How to complete this task
Figure out the number of lines in the data that hold the string "государственная". Reply with that figure only.

Start of Extracted information

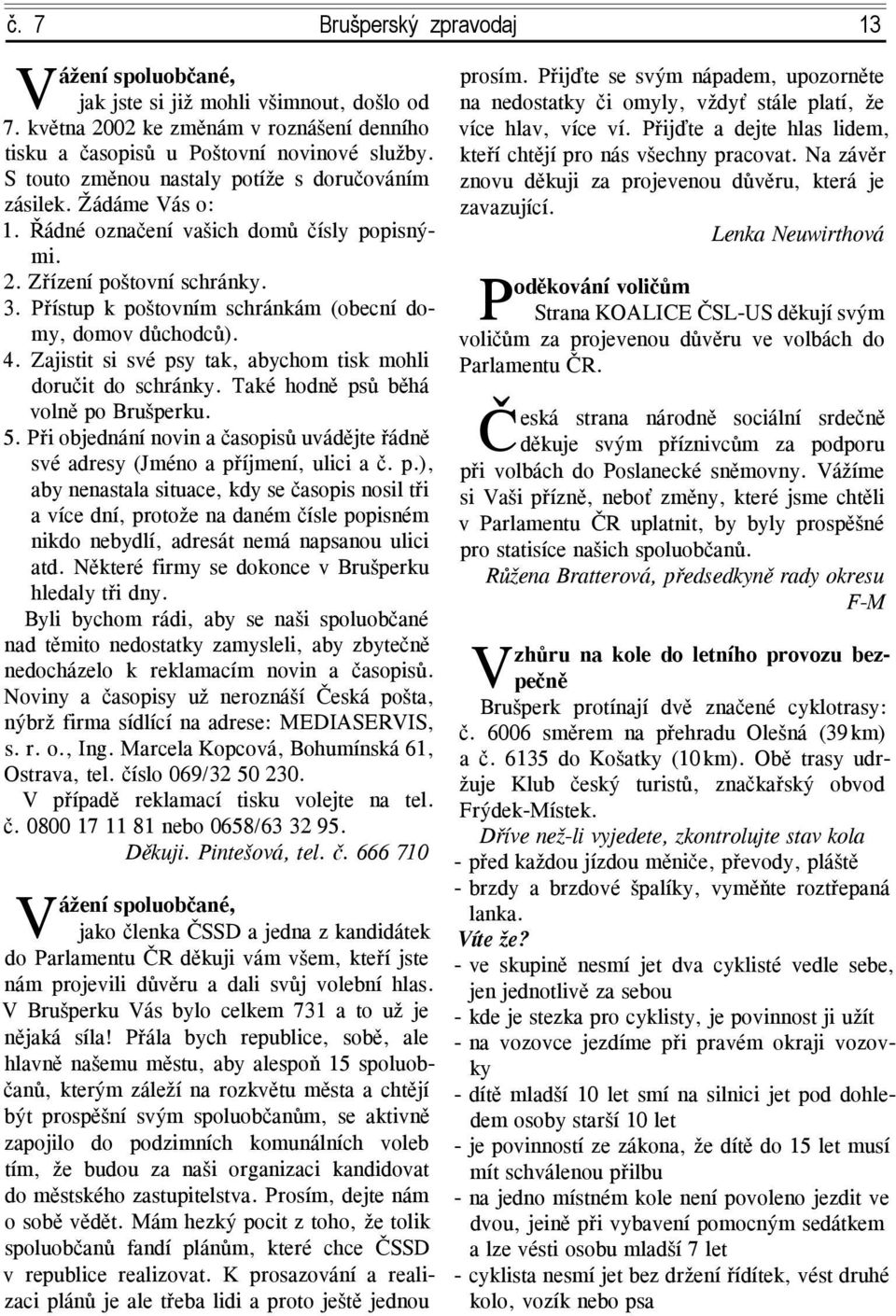 č. 7 Brušperský zpravodaj 13

Vážení spoluobčané,
jak jste si již mohli všimnout, došlo od 7. května 2002 ke změnám v roznášení denního tisku a časopisů u Poštovní novinové služby. S touto změnou nastaly potíže s doručováním zásilek. Žádáme Vás o:
1. Řádné označení vašich domů čísly popisnými.
2. Zřízení poštovní schránky.
3. Přístup k poštovním schránkám (obecní domy, domov důchodců).
4. Zajistit si své psy tak, abychom tisk mohli doručit do schránky. Také hodně psů běhá volně po Brušperku.
5. Při objednání novin a časopisů uvádějte řádně své adresy (Jméno a příjmení, ulici a č. p.), aby nenastala situace, kdy se časopis nosil tři a více dní, protože na daném čísle popisném nikdo nebydlí, adresát nemá napsanou ulici atd. Některé firmy se dokonce v Brušperku hledaly tři dny.
Byli bychom rádi, aby se naši spoluobčané nad těmito nedostatky zamysleli, aby zbytečně nedocházelo k reklamacím novin a časopisů. Noviny a časopisy už neroznáší Česká pošta, nýbrž firma sídlící na adrese: MEDIASERVIS, s. r. o., Ing. Marcela Kopcová, Bohumínská 61, Ostrava, tel. číslo 069/32 50 230.
V případě reklamací tisku volejte na tel. č. 0800 17 11 81 nebo 0658/63 32 95.
Děkuji. Pintešová, tel. č. 666 710

Vážení spoluobčané,
jako členka ČSSD a jedna z kandidátek do Parlamentu ČR děkuji vám všem, kteří jste nám projevili důvěru a dali svůj volební hlas. V Brušperku Vás bylo celkem 731 a to už je nějaká síla! Přála bych republice, sobě, ale hlavně našemu městu, aby alespoň 15 spoluobčanů, kterým záleží na rozkvětu města a chtějí být prospěšní svým spoluobčanům, se aktivně zapojilo do podzimních komunálních voleb tím, že budou za naši organizaci kandidovat do městského zastupitelstva. Prosím, dejte nám o sobě vědět. Mám hezký pocit z toho, že tolik spoluobčanů fandí plánům, které chce ČSSD v republice realizovat. K prosazování a realizaci plánů je ale třeba lidi a proto ještě jednou prosím. Přijďte se svým nápadem, upozorněte na nedostatky či omyly, vždyť stále platí, že více hlav, více ví. Přijďte a dejte hlas lidem, kteří chtějí pro nás všechny pracovat. Na závěr znovu děkuji za projevenou důvěru, která je zavazující.
Lenka Neuwirthová

Poděkování voličům
Strana KOALICE ČSL-US děkují svým voličům za projevenou důvěru ve volbách do Parlamentu ČR.

Česká strana národně sociální srdečně děkuje svým příznivcům za podporu při volbách do Poslanecké sněmovny. Vážíme si Vaši přízně, neboť změny, které jsme chtěli v Parlamentu ČR uplatnit, by byly prospěšné pro statisíce našich spoluobčanů.
Růžena Bratterová, předsedkyně rady okresu F-M

Vzhůru na kole do letního provozu bezpečně
Brušperk protínají dvě značené cyklotrasy: č. 6006 směrem na přehradu Olešná (39 km) a č. 6135 do Košatky (10 km). Obě trasy udržuje Klub český turistů, značkařský obvod Frýdek-Místek.
Dříve než-li vyjedete, zkontrolujte stav kola
- před každou jízdou měniče, převody, pláště
- brzdy a brzdové špalíky, vyměňte roztřepaná lanka.
Víte že?
- ve skupině nesmí jet dva cyklisté vedle sebe, jen jednotlivě za sebou
- kde je stezka pro cyklisty, je povinnost ji užít
- na vozovce jezdíme při pravém okraji vozovky
- dítě mladší 10 let smí na silnici jet pod dohledem osoby starší 10 let
- je povinností ze zákona, že dítě do 15 let musí mít schválenou přilbu
- na jedno místném kole není povoleno jezdit ve dvou, jeině při vybavení pomocným sedátkem a lze vésti osobu mladší 7 let
- cyklista nesmí jet bez držení řídítek, vést druhé kolo, vozík nebo psa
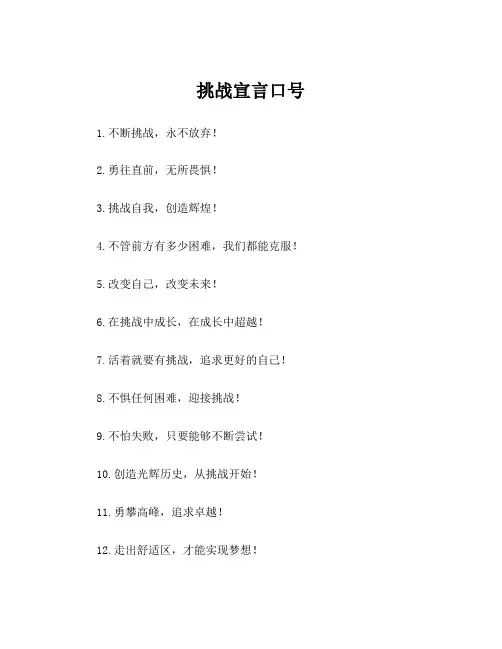 挑战宣言口号

1.不断挑战，永不放弃！

2.勇往直前，无所畏惧！

3.挑战自我，创造辉煌！

4.不管前方有多少困难，我们都能克服！

5.改变自己，改变未来！

6.在挑战中成长，在成长中超越！

7.活着就要有挑战，追求更好的自己！

8.不惧任何困难，迎接挑战！

9.不怕失败，只要能够不断尝试！

10.创造光辉历史，从挑战开始！

11.勇攀高峰，追求卓越！

12.走出舒适区，才能实现梦想！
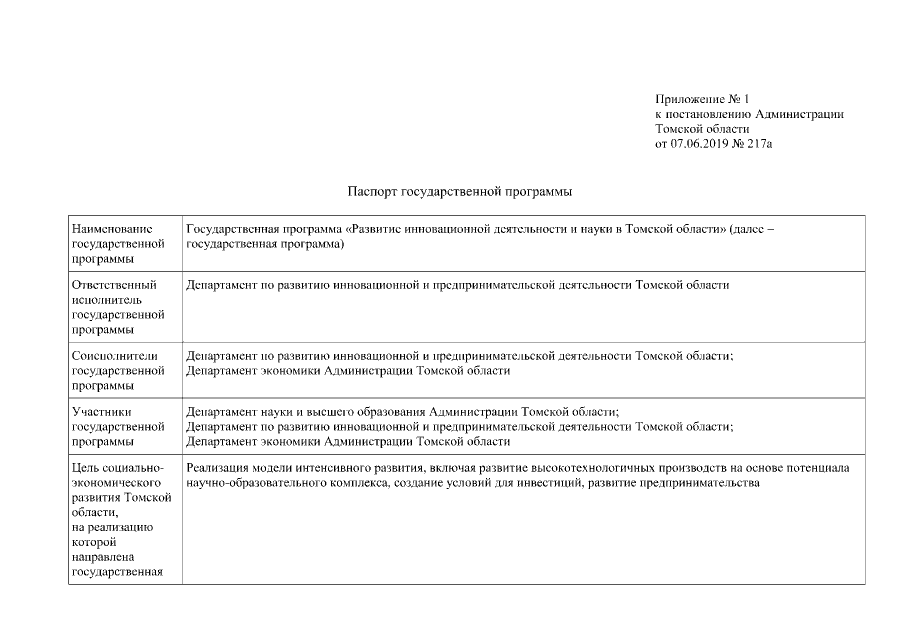 Приложение № 1
к постановлению Администрации
Томской области
от 07.06.2019 № 217а

Паспорт государственной программы

| | |
|---|---|
| Наименование государственной программы | Государственная программа «Развитие инновационной деятельности и науки в Томской области» (далее – государственная программа) |
| Ответственный исполнитель государственной программы | Департамент по развитию инновационной и предпринимательской деятельности Томской области |
| Соисполнители государственной программы | Департамент по развитию инновационной и предпринимательской деятельности Томской области; Департамент экономики Администрации Томской области |
| Участники государственной программы | Департамент науки и высшего образования Администрации Томской области; Департамент по развитию инновационной и предпринимательской деятельности Томской области; Департамент экономики Администрации Томской области |
| Цель социально-экономического развития Томской области, на реализацию которой направлена государственная | Реализация модели интенсивного развития, включая развитие высокотехнологичных производств на основе потенциала научно-образовательного комплекса, создание условий для инвестиций, развитие предпринимательства |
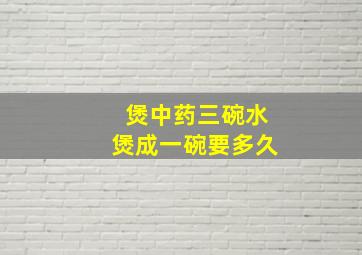 煲中药三碗水
煲成一碗要多久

End of Extracted information

Solution
2